# The problem
Reproduce all of the data below word for word, keeping every line unchanged.
--*--
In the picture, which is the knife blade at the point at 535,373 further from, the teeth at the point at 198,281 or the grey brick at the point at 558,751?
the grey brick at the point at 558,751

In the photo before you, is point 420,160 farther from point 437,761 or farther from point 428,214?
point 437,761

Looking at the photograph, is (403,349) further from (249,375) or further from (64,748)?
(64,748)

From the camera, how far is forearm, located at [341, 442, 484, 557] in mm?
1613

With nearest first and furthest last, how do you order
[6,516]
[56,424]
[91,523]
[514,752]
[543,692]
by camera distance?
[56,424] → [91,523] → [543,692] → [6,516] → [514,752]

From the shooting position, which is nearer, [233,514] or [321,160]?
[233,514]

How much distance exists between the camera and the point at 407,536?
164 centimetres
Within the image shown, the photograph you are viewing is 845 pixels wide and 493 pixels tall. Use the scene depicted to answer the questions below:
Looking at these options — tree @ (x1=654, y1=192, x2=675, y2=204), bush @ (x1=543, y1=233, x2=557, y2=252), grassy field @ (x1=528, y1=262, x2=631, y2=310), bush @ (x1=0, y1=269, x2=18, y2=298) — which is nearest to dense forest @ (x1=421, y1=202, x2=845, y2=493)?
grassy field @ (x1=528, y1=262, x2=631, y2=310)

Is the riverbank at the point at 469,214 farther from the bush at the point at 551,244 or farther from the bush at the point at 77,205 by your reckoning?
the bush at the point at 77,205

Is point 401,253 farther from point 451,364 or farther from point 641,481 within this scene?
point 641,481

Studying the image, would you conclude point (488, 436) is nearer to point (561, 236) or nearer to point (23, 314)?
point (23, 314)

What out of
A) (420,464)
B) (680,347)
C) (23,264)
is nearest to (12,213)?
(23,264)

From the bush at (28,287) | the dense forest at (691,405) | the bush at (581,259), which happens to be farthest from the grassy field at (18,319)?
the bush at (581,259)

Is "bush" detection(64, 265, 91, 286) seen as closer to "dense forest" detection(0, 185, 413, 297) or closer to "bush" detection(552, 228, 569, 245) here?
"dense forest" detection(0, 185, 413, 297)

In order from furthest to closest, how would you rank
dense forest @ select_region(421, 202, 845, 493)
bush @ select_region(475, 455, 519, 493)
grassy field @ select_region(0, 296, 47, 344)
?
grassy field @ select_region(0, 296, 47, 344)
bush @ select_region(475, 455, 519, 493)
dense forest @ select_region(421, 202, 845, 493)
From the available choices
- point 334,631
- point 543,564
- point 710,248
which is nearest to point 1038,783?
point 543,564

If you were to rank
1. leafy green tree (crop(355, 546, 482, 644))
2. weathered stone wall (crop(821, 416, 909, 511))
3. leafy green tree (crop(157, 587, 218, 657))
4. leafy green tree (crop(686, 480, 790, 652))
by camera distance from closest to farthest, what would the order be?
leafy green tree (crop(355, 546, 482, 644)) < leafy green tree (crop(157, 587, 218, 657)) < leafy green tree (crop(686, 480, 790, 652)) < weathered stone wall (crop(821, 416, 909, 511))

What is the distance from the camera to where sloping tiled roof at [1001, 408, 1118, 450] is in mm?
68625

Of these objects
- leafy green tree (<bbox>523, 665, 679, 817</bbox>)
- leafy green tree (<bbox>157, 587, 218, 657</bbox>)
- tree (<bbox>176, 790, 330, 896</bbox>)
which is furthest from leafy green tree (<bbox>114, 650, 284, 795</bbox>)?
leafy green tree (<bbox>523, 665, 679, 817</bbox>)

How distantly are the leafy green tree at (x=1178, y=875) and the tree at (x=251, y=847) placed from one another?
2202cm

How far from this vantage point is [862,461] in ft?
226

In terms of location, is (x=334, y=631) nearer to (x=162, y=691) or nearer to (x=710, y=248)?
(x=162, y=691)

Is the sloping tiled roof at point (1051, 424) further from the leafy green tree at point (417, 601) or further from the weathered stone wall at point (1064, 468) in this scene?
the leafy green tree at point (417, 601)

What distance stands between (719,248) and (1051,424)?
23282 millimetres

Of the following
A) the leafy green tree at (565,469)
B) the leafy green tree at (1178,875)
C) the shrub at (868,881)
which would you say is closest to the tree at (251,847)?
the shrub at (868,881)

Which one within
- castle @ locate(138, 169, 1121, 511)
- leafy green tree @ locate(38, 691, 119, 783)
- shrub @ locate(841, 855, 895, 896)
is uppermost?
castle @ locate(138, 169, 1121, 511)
--*--
# The answer
In the picture, which is the knife blade at the point at 535,373 further from, the teeth at the point at 198,281 or the grey brick at the point at 558,751?
the grey brick at the point at 558,751

In the photo before you, is point 420,160 farther from point 437,761 or farther from point 428,214?
point 437,761

Looking at the photograph, is (403,349) further from (249,375) or further from (64,748)?
(64,748)

From the camera, how far is forearm, located at [341, 442, 484, 557] in mm?
1613

With nearest first and furthest last, how do you order
[6,516]
[56,424]
[91,523]
[514,752]
[543,692]
by camera distance?
[56,424] → [91,523] → [543,692] → [6,516] → [514,752]

From the shooting position, which is nearer, [233,514] or [321,160]?
[233,514]

How much distance exists between the camera and the point at 407,536?
164 centimetres
Within the image shown, the photograph you are viewing is 845 pixels wide and 493 pixels tall. Use the scene depicted to answer the questions below:
Looking at these options — tree @ (x1=654, y1=192, x2=675, y2=204), bush @ (x1=543, y1=233, x2=557, y2=252), grassy field @ (x1=528, y1=262, x2=631, y2=310), bush @ (x1=0, y1=269, x2=18, y2=298) — which is nearest to dense forest @ (x1=421, y1=202, x2=845, y2=493)?
grassy field @ (x1=528, y1=262, x2=631, y2=310)

Is the riverbank at the point at 469,214 farther from the bush at the point at 551,244 or farther from the bush at the point at 77,205 by your reckoning?
the bush at the point at 77,205

Is point 401,253 farther from point 451,364 or farther from point 641,481 within this scene?
point 641,481

Studying the image, would you conclude point (488, 436) is nearer to point (561, 236) or nearer to point (23, 314)?
point (23, 314)

What out of
A) (420,464)
B) (680,347)
C) (23,264)
is nearest to (12,213)?
(23,264)

From the bush at (28,287) | the dense forest at (691,405) | the bush at (581,259), which happens to be farthest from the grassy field at (18,319)?
the bush at (581,259)

Is "bush" detection(64, 265, 91, 286) seen as closer to "dense forest" detection(0, 185, 413, 297) or closer to "bush" detection(552, 228, 569, 245) here?
"dense forest" detection(0, 185, 413, 297)

In order from furthest to closest, how would you rank
dense forest @ select_region(421, 202, 845, 493)
bush @ select_region(475, 455, 519, 493)
grassy field @ select_region(0, 296, 47, 344)
?
grassy field @ select_region(0, 296, 47, 344)
bush @ select_region(475, 455, 519, 493)
dense forest @ select_region(421, 202, 845, 493)
From the available choices
- point 334,631
- point 543,564
- point 710,248
which is nearest to point 1038,783?
point 543,564

If you were to rank
1. leafy green tree (crop(355, 546, 482, 644))
2. weathered stone wall (crop(821, 416, 909, 511))
3. leafy green tree (crop(157, 587, 218, 657))
4. leafy green tree (crop(686, 480, 790, 652))
by camera distance from closest to farthest, what would the order be?
leafy green tree (crop(355, 546, 482, 644)) < leafy green tree (crop(157, 587, 218, 657)) < leafy green tree (crop(686, 480, 790, 652)) < weathered stone wall (crop(821, 416, 909, 511))

What is the distance from the camera to where sloping tiled roof at [1001, 408, 1118, 450] is in mm?
68625

Of these objects
- leafy green tree (<bbox>523, 665, 679, 817</bbox>)
- leafy green tree (<bbox>157, 587, 218, 657</bbox>)
- tree (<bbox>176, 790, 330, 896</bbox>)
which is furthest from leafy green tree (<bbox>114, 650, 284, 795</bbox>)?
leafy green tree (<bbox>523, 665, 679, 817</bbox>)

How distantly are the leafy green tree at (x=1178, y=875) and the tree at (x=251, y=847) placed from one another?
2202cm

How far from this vantage point is [862,461] in ft?
226

In terms of location, is (x=334, y=631) nearer to (x=162, y=691) or nearer to (x=710, y=248)?
(x=162, y=691)

Is the sloping tiled roof at point (1051, 424) further from the leafy green tree at point (417, 601) or further from the weathered stone wall at point (1064, 468) in this scene?
the leafy green tree at point (417, 601)

What distance stands between (719,248) and (1051,424)?
23282 millimetres

Of the following
A) the leafy green tree at (565,469)
B) the leafy green tree at (1178,875)
C) the shrub at (868,881)
which would you say is closest to the tree at (251,847)?
the shrub at (868,881)

Which one within
- castle @ locate(138, 169, 1121, 511)
- leafy green tree @ locate(38, 691, 119, 783)
- shrub @ locate(841, 855, 895, 896)
is uppermost?
castle @ locate(138, 169, 1121, 511)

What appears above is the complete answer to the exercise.